Well, I am generally slow to catch up. As the broadcastellan maxim—”Keeping up with the out-of-date”—suggests, I am forever belated in my response to the news of the world, food for thought I tend to chew more slowly than the dinner on my plate. Having just learned from a fellow web-journalist that the mind of ousted American Idol finalist Mandisa might be considerably less broad than her frame, I thought of other occasions on which the message of a voice seems out of tune with the messenger, moments in which timbre and text, sound and image, appear to be at odds. One such occasion was “A Moment of Darkness,” a radio play by noted mystery writer John Dickson Carr that aired on this day, 20 April, in 1943.
“A Moment of Darkness” is one of Carr’s ambitious but far from satisfying attempts to make up for the inadequacies of the medium by complicating the kind of plots that radio is least successful in rendering: the “whodunit.” The murder mystery is a genre best suited to novels, page-turners that permit the confounded to do just that: turn the pages, forward and back.

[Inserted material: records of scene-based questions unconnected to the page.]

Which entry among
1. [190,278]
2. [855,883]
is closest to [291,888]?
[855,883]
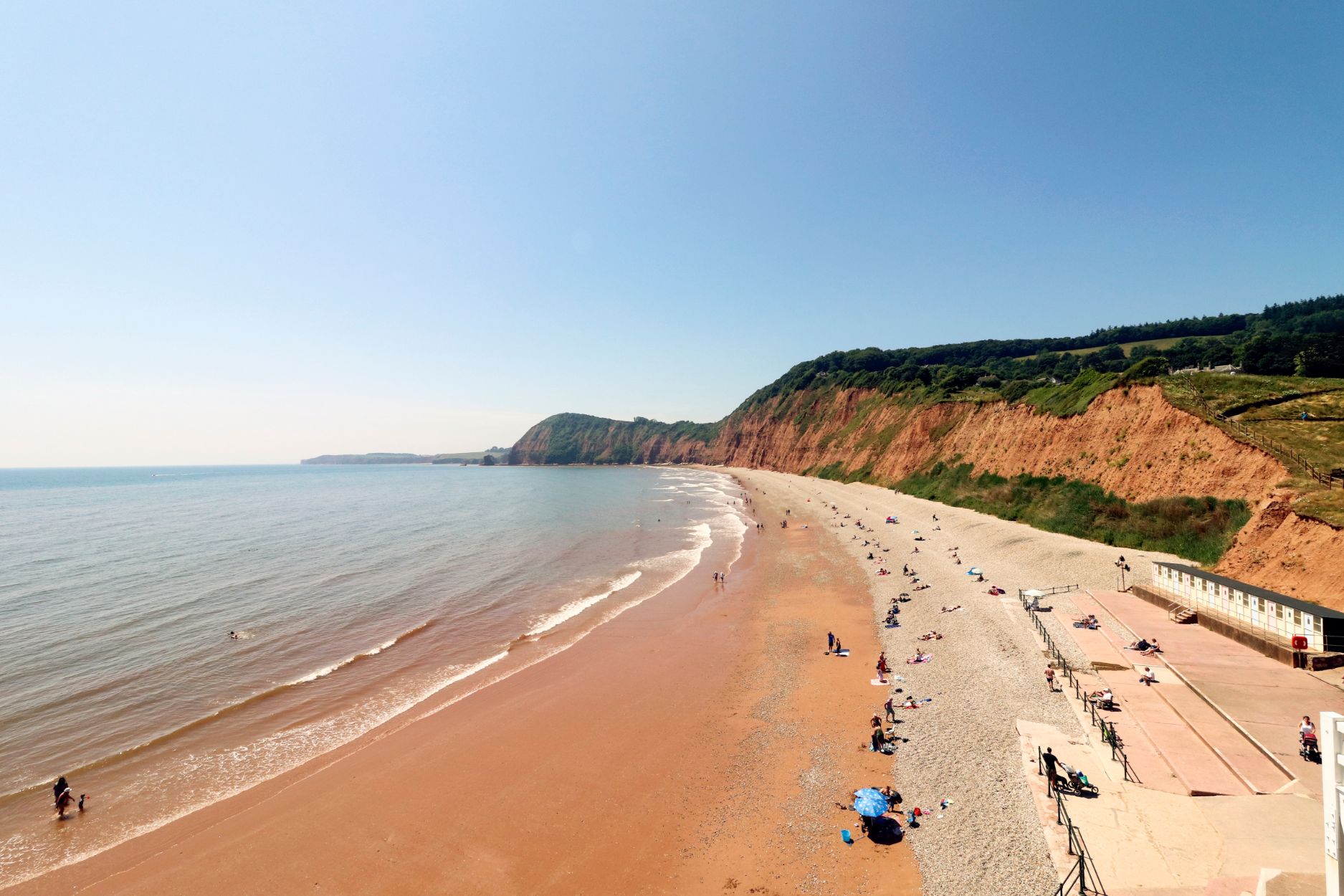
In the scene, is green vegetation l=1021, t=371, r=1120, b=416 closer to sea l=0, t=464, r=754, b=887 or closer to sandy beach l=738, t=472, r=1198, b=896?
sandy beach l=738, t=472, r=1198, b=896

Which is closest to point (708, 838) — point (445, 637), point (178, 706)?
point (445, 637)

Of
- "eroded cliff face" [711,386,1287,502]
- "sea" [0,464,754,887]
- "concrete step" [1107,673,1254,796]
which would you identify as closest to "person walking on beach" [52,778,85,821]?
"sea" [0,464,754,887]

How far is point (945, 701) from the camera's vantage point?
1823 cm

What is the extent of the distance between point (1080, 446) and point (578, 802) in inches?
1791

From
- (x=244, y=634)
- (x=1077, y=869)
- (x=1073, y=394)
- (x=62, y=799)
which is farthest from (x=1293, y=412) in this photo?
(x=244, y=634)

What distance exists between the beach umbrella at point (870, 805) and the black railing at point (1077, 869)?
3.29 meters

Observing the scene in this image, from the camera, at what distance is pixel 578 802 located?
14789 millimetres

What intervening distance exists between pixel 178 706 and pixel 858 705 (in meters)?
24.6

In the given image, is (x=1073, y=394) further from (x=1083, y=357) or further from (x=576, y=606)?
(x=1083, y=357)

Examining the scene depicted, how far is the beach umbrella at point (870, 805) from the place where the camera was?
40.7 ft

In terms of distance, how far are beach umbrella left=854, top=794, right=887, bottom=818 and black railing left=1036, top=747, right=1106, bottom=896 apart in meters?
3.29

On the air, such puzzles are often marred by a lack of pieces, or red herrings, due to the limited number of suspects and clues a listener can be expected to tell apart and pick up within the short time allotted for the drama.

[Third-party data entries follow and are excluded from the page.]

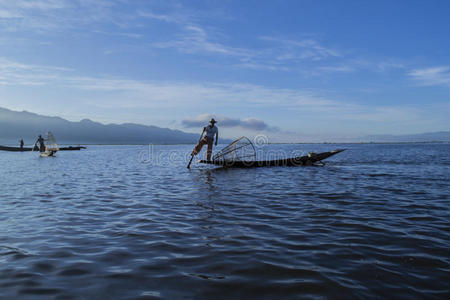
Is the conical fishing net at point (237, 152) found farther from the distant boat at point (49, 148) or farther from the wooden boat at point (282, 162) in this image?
the distant boat at point (49, 148)

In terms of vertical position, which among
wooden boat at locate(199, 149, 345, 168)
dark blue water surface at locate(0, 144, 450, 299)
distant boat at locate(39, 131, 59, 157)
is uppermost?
distant boat at locate(39, 131, 59, 157)

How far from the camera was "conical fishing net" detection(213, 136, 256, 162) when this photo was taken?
2347cm

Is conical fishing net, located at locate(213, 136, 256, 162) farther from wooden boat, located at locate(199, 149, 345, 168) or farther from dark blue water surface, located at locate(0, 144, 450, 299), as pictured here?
dark blue water surface, located at locate(0, 144, 450, 299)

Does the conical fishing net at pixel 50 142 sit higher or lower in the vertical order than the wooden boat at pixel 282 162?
higher

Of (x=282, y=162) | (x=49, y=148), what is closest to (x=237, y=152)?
(x=282, y=162)

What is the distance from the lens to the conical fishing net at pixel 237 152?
23.5 metres

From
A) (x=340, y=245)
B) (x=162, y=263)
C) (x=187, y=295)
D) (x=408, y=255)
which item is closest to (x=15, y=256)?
(x=162, y=263)

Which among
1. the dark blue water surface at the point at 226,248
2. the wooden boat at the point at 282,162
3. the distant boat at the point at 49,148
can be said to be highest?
the distant boat at the point at 49,148

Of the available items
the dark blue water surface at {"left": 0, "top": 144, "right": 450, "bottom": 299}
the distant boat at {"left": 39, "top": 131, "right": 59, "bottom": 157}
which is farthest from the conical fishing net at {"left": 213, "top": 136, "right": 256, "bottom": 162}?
the distant boat at {"left": 39, "top": 131, "right": 59, "bottom": 157}

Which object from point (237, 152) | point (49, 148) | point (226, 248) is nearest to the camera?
point (226, 248)

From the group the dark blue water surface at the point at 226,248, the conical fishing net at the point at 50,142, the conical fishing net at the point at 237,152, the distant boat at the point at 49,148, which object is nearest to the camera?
the dark blue water surface at the point at 226,248

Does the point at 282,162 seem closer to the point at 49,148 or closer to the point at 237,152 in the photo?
the point at 237,152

In the fall of 1942, when Carr became the head writer for a fledgling US radio program titled Suspense, he devised alternate ways of mystifying his audience, of casting doubt about the outcome of his thrillers.
As I discuss it in Etherized Victorians, my study on so-called old-time radio, Carr not only asked listeners “whodunit,” but “how done,” by presenting posers involving locked rooms, less-than-obvious weapons, as well ingenious acts of committing and concealing crime. Unlike the reader, the listening audience is rarely equal to this double challenge of guessing the “who” and “how,” considering that there is no chance to recap or retreat in order to evaluate the (mis)information provided. The likely response is that of utter dumbfoundedness, a puzzlement of the least intellectual sort that, in turn, may trigger feelings of exasperation or indifference.
Later Suspense dramatists well understood and expertly solved this problem by emphasizing the “most dangerous game” of the manhunt or exploring the mental state of criminal and victim. Determined to trick his audience with surprises rather than tease them with suspense, Carr decided to heighten the element of doubt and suspicion, to exploit the prejudices of the listener in ways that sounded entirely radiogenic: foreign accents suggesting fiendish acts. In “The Moment of Darkness,” as in Carr’s “Till Death Do Us Part,” such a foreign-tongue twist was delivered by the enigmatic Peter Lorre.
During World War II—and for many years thereafter—harsh Germanic tones often sufficed to taint or undermine a speaker’s message, to make listeners question the sincerity of the utterance or the motives behind it. His Teutonic tongue made Lorre a formidable wartime villain; and his voice, which could be disconcertingly oleaginous, sly, or sinister, inflected with hysteria and madness, only fueled the imagination of Americans prejudiced against foreign influences.
Given the diversity of US culture, however, the networks did not altogether endorse the exploitation of accents—particularly European accents—as reliable signposts of a certain, unmistakable nationality, a mother tongue bespeaking the fatherland of the enemy. Radio writers like Carr were advised not to use voices as a means of identifying—and disqualifying—a speaker as un-American. According to the logic of pre-Political Correctness, Lorre’s character, a sham shaman, is not at all what he sounds, a vocality/locality mismatch that not so much teaches the audience to question their prejudices but to distrust their ears altogether.
There is no such thing as accent-free speech, of course; but those, like me, whose first language is not the one in which they primarily speak are often self-conscious about the sound of their voice, or at least keenly aware of the doubt and derision it might provoke.